Complaining about wait times, asking repeatedly if a bike can be built by a certain date, or trying to insinuate (or make plain in variety of unsubtle ways) that the sale depends on getting your bike done ahead of others who are already in line is another warning sign. This is supposed to be a project you’re willing to spend time and money on, something unique for you to keep riding for many years. If you want instant gratification, go to your local bike shop and bring your wallet.

I have no problem with deadlines, but asking about this in the right way is important. Trying to put pressure on the builder is a dumb idea – instead simply ask for an estimate of when the frame will be done. If the wait time is too long, take your business elsewhere.

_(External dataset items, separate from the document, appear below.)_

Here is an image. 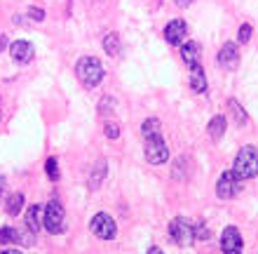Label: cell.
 Wrapping results in <instances>:
<instances>
[{
    "label": "cell",
    "mask_w": 258,
    "mask_h": 254,
    "mask_svg": "<svg viewBox=\"0 0 258 254\" xmlns=\"http://www.w3.org/2000/svg\"><path fill=\"white\" fill-rule=\"evenodd\" d=\"M45 172H47V177L52 179V181L59 179V163H56V158H47V163H45Z\"/></svg>",
    "instance_id": "ffe728a7"
},
{
    "label": "cell",
    "mask_w": 258,
    "mask_h": 254,
    "mask_svg": "<svg viewBox=\"0 0 258 254\" xmlns=\"http://www.w3.org/2000/svg\"><path fill=\"white\" fill-rule=\"evenodd\" d=\"M148 254H164L160 247H148Z\"/></svg>",
    "instance_id": "4316f807"
},
{
    "label": "cell",
    "mask_w": 258,
    "mask_h": 254,
    "mask_svg": "<svg viewBox=\"0 0 258 254\" xmlns=\"http://www.w3.org/2000/svg\"><path fill=\"white\" fill-rule=\"evenodd\" d=\"M242 191V179L235 172H223L216 181V195L221 200H230Z\"/></svg>",
    "instance_id": "8992f818"
},
{
    "label": "cell",
    "mask_w": 258,
    "mask_h": 254,
    "mask_svg": "<svg viewBox=\"0 0 258 254\" xmlns=\"http://www.w3.org/2000/svg\"><path fill=\"white\" fill-rule=\"evenodd\" d=\"M103 49H106V55H110V57L120 55V35L117 33L106 35V38H103Z\"/></svg>",
    "instance_id": "2e32d148"
},
{
    "label": "cell",
    "mask_w": 258,
    "mask_h": 254,
    "mask_svg": "<svg viewBox=\"0 0 258 254\" xmlns=\"http://www.w3.org/2000/svg\"><path fill=\"white\" fill-rule=\"evenodd\" d=\"M169 235L178 247H188L195 242V228L190 221H185V217H174L169 224Z\"/></svg>",
    "instance_id": "277c9868"
},
{
    "label": "cell",
    "mask_w": 258,
    "mask_h": 254,
    "mask_svg": "<svg viewBox=\"0 0 258 254\" xmlns=\"http://www.w3.org/2000/svg\"><path fill=\"white\" fill-rule=\"evenodd\" d=\"M0 254H24L21 249H5V252H0Z\"/></svg>",
    "instance_id": "83f0119b"
},
{
    "label": "cell",
    "mask_w": 258,
    "mask_h": 254,
    "mask_svg": "<svg viewBox=\"0 0 258 254\" xmlns=\"http://www.w3.org/2000/svg\"><path fill=\"white\" fill-rule=\"evenodd\" d=\"M190 87L195 92H207V76H204V69L200 64L190 66Z\"/></svg>",
    "instance_id": "5bb4252c"
},
{
    "label": "cell",
    "mask_w": 258,
    "mask_h": 254,
    "mask_svg": "<svg viewBox=\"0 0 258 254\" xmlns=\"http://www.w3.org/2000/svg\"><path fill=\"white\" fill-rule=\"evenodd\" d=\"M40 221H42V207L35 202V205H31L26 210V221H24V224L38 235V231H40Z\"/></svg>",
    "instance_id": "4fadbf2b"
},
{
    "label": "cell",
    "mask_w": 258,
    "mask_h": 254,
    "mask_svg": "<svg viewBox=\"0 0 258 254\" xmlns=\"http://www.w3.org/2000/svg\"><path fill=\"white\" fill-rule=\"evenodd\" d=\"M228 106H230V111H232V116H235V120H237V125H246V123H249V116H246L244 109H242L235 99H230V101H228Z\"/></svg>",
    "instance_id": "ac0fdd59"
},
{
    "label": "cell",
    "mask_w": 258,
    "mask_h": 254,
    "mask_svg": "<svg viewBox=\"0 0 258 254\" xmlns=\"http://www.w3.org/2000/svg\"><path fill=\"white\" fill-rule=\"evenodd\" d=\"M92 231H94V235L96 238H101V240H113V238L117 235L115 221L110 219L106 212L94 214V219H92Z\"/></svg>",
    "instance_id": "52a82bcc"
},
{
    "label": "cell",
    "mask_w": 258,
    "mask_h": 254,
    "mask_svg": "<svg viewBox=\"0 0 258 254\" xmlns=\"http://www.w3.org/2000/svg\"><path fill=\"white\" fill-rule=\"evenodd\" d=\"M185 33H188V24H185L183 19H174L164 26V40L169 42V45H174V47H176V45H183Z\"/></svg>",
    "instance_id": "9c48e42d"
},
{
    "label": "cell",
    "mask_w": 258,
    "mask_h": 254,
    "mask_svg": "<svg viewBox=\"0 0 258 254\" xmlns=\"http://www.w3.org/2000/svg\"><path fill=\"white\" fill-rule=\"evenodd\" d=\"M195 228V240H209V226H204V224H197Z\"/></svg>",
    "instance_id": "cb8c5ba5"
},
{
    "label": "cell",
    "mask_w": 258,
    "mask_h": 254,
    "mask_svg": "<svg viewBox=\"0 0 258 254\" xmlns=\"http://www.w3.org/2000/svg\"><path fill=\"white\" fill-rule=\"evenodd\" d=\"M200 52H202V47H200V42H195V40L183 42V47H181V57H183V62L188 64V66L200 64Z\"/></svg>",
    "instance_id": "7c38bea8"
},
{
    "label": "cell",
    "mask_w": 258,
    "mask_h": 254,
    "mask_svg": "<svg viewBox=\"0 0 258 254\" xmlns=\"http://www.w3.org/2000/svg\"><path fill=\"white\" fill-rule=\"evenodd\" d=\"M225 127H228V120H225L223 116H214L207 130H209V137L211 139H221L225 134Z\"/></svg>",
    "instance_id": "9a60e30c"
},
{
    "label": "cell",
    "mask_w": 258,
    "mask_h": 254,
    "mask_svg": "<svg viewBox=\"0 0 258 254\" xmlns=\"http://www.w3.org/2000/svg\"><path fill=\"white\" fill-rule=\"evenodd\" d=\"M5 35H0V52H3V49H5Z\"/></svg>",
    "instance_id": "f1b7e54d"
},
{
    "label": "cell",
    "mask_w": 258,
    "mask_h": 254,
    "mask_svg": "<svg viewBox=\"0 0 258 254\" xmlns=\"http://www.w3.org/2000/svg\"><path fill=\"white\" fill-rule=\"evenodd\" d=\"M103 134H106L108 139H117V137H120V127H117V123H106Z\"/></svg>",
    "instance_id": "603a6c76"
},
{
    "label": "cell",
    "mask_w": 258,
    "mask_h": 254,
    "mask_svg": "<svg viewBox=\"0 0 258 254\" xmlns=\"http://www.w3.org/2000/svg\"><path fill=\"white\" fill-rule=\"evenodd\" d=\"M7 242H14V228L3 226L0 228V245H7Z\"/></svg>",
    "instance_id": "7402d4cb"
},
{
    "label": "cell",
    "mask_w": 258,
    "mask_h": 254,
    "mask_svg": "<svg viewBox=\"0 0 258 254\" xmlns=\"http://www.w3.org/2000/svg\"><path fill=\"white\" fill-rule=\"evenodd\" d=\"M21 207H24V193H12V195L7 198V214L17 217V214L21 212Z\"/></svg>",
    "instance_id": "e0dca14e"
},
{
    "label": "cell",
    "mask_w": 258,
    "mask_h": 254,
    "mask_svg": "<svg viewBox=\"0 0 258 254\" xmlns=\"http://www.w3.org/2000/svg\"><path fill=\"white\" fill-rule=\"evenodd\" d=\"M28 17H31L33 21H42L45 19V12H42L40 7H31V10H28Z\"/></svg>",
    "instance_id": "d4e9b609"
},
{
    "label": "cell",
    "mask_w": 258,
    "mask_h": 254,
    "mask_svg": "<svg viewBox=\"0 0 258 254\" xmlns=\"http://www.w3.org/2000/svg\"><path fill=\"white\" fill-rule=\"evenodd\" d=\"M251 24H242V26H239V31H237V40L242 42V45H246V42L251 40Z\"/></svg>",
    "instance_id": "44dd1931"
},
{
    "label": "cell",
    "mask_w": 258,
    "mask_h": 254,
    "mask_svg": "<svg viewBox=\"0 0 258 254\" xmlns=\"http://www.w3.org/2000/svg\"><path fill=\"white\" fill-rule=\"evenodd\" d=\"M218 64H221L223 69H228V71L237 69V64H239V47L235 45V42H225L223 47L218 49Z\"/></svg>",
    "instance_id": "30bf717a"
},
{
    "label": "cell",
    "mask_w": 258,
    "mask_h": 254,
    "mask_svg": "<svg viewBox=\"0 0 258 254\" xmlns=\"http://www.w3.org/2000/svg\"><path fill=\"white\" fill-rule=\"evenodd\" d=\"M42 224L52 235L61 233L63 226H66V212H63V205L59 200H49L45 205V214H42Z\"/></svg>",
    "instance_id": "3957f363"
},
{
    "label": "cell",
    "mask_w": 258,
    "mask_h": 254,
    "mask_svg": "<svg viewBox=\"0 0 258 254\" xmlns=\"http://www.w3.org/2000/svg\"><path fill=\"white\" fill-rule=\"evenodd\" d=\"M221 249H223V254H242L244 240H242L239 228L235 226L223 228V233H221Z\"/></svg>",
    "instance_id": "ba28073f"
},
{
    "label": "cell",
    "mask_w": 258,
    "mask_h": 254,
    "mask_svg": "<svg viewBox=\"0 0 258 254\" xmlns=\"http://www.w3.org/2000/svg\"><path fill=\"white\" fill-rule=\"evenodd\" d=\"M232 172L239 179H253L258 174V148L256 146H244L235 158Z\"/></svg>",
    "instance_id": "7a4b0ae2"
},
{
    "label": "cell",
    "mask_w": 258,
    "mask_h": 254,
    "mask_svg": "<svg viewBox=\"0 0 258 254\" xmlns=\"http://www.w3.org/2000/svg\"><path fill=\"white\" fill-rule=\"evenodd\" d=\"M143 151H146L148 163H153V165H162V163L169 160V148H167V141L162 139V134H150V137H146Z\"/></svg>",
    "instance_id": "5b68a950"
},
{
    "label": "cell",
    "mask_w": 258,
    "mask_h": 254,
    "mask_svg": "<svg viewBox=\"0 0 258 254\" xmlns=\"http://www.w3.org/2000/svg\"><path fill=\"white\" fill-rule=\"evenodd\" d=\"M75 73H78V80L87 89L96 87V85L103 80V66L96 57H82V59H78Z\"/></svg>",
    "instance_id": "6da1fadb"
},
{
    "label": "cell",
    "mask_w": 258,
    "mask_h": 254,
    "mask_svg": "<svg viewBox=\"0 0 258 254\" xmlns=\"http://www.w3.org/2000/svg\"><path fill=\"white\" fill-rule=\"evenodd\" d=\"M160 120L157 118H148L146 123L141 125V132H143V137H150V134H160Z\"/></svg>",
    "instance_id": "d6986e66"
},
{
    "label": "cell",
    "mask_w": 258,
    "mask_h": 254,
    "mask_svg": "<svg viewBox=\"0 0 258 254\" xmlns=\"http://www.w3.org/2000/svg\"><path fill=\"white\" fill-rule=\"evenodd\" d=\"M174 3H176L178 7H188V5H190V3H192V0H174Z\"/></svg>",
    "instance_id": "484cf974"
},
{
    "label": "cell",
    "mask_w": 258,
    "mask_h": 254,
    "mask_svg": "<svg viewBox=\"0 0 258 254\" xmlns=\"http://www.w3.org/2000/svg\"><path fill=\"white\" fill-rule=\"evenodd\" d=\"M10 55H12V59L17 64H28L31 59H33L35 49H33V45H31L28 40H17V42L10 45Z\"/></svg>",
    "instance_id": "8fae6325"
}]
</instances>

My waitlist gives a pretty good idea of when you’ll have your bike – not only can you see who’s ahead of you in line, you can see when each person put down their deposit and was shipped their frame/fork/bike to judge my track record.

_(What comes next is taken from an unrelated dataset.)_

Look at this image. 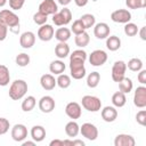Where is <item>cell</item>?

3. After reading numerous threads on MTBR, customer decides that they want to incorporate lots of odd features, many of which defeat the purposes of other features.

Imagine that I came into your place of work and bombarded you with ideas for a new product configuration after reading about the product in chatrooms online. Seriously. Imagine it.

I’d probably be totally wrong about how a lot of things would work out – after all, I know very little about tax law, or car repair, or payroll software, at least compared to a professional, right? Wouldn’t my best bet be to describe what I want to *accomplish*, and then let you make suggestions? Or at most, ask for your opinion about the new features I want to incorporate?

New ideas are cool, and you can find a lot of crazy stuff online. But if I’m not convinced that A) I can do it safely and professionally, and B) It’ll accomplish the purpose you want it to, I won’t do it.

4. Customer is an obvious cheapskate.

Custom bikes are not cheap. They just are not. If you’re not sure if you can afford something, just say “look, I have $X to spend, and I want to do Z – do you think we can do that?”

It’s a (semi) luxury item. If you want something cheap and functional, there are lots of mass-produced bikes out there. Pick one out and buy it. I’ve argued before that I think my bikes have long-term value that a lot of production ones don’t, but there’s plenty of room to disagree there. Bottom line is that while you don’t have to be Daddy Warbucks, if you’re really scraping to afford just a basic custom frame, you might want to save your money for another year and ride what you’ve already got in the stable, rather than trying to nickel-and-dime the builder.

5. Customer seems obsessive and has a detailed design and/or CAD drawings.

I’m not interested in building your honors thesis engineering project/bike. Nor am I interested in building from a CAD document or spec sheet unless I have some information that leads me to believe the designer knew what they were doing. Because the bottom line is that I don’t want my name on something that you don’t enjoy riding.

In some cases, my design will largely agree with what you think you need. In others, it won’t. But approaching me as if I’m a tube-welding robot isn’t a good way to start the conversation.

6. Customer has mass-emailed multiple builders.

I spent almost a decade as a copy editor and technical writer, so I can tell when I get something impersonal. I generally don’t even answer these emails – especially since they are often combined with error #1. Once again, if you don’t want to put any effort in, run down to your LBS and buy whatever the shop guy tells you to. If, on the other hand, you want to be involved with the design and building process, and want something that is uniquely yours, be ready to spend time as well as cash.

Those are the most common signs, for me, that I don’t want to work with someone. Avoiding them doesn’t guarantee that I’ll want to build what you want to ride, of course, but it’s a good start.

Also, bringing/sending me beer is a good way to bribe me.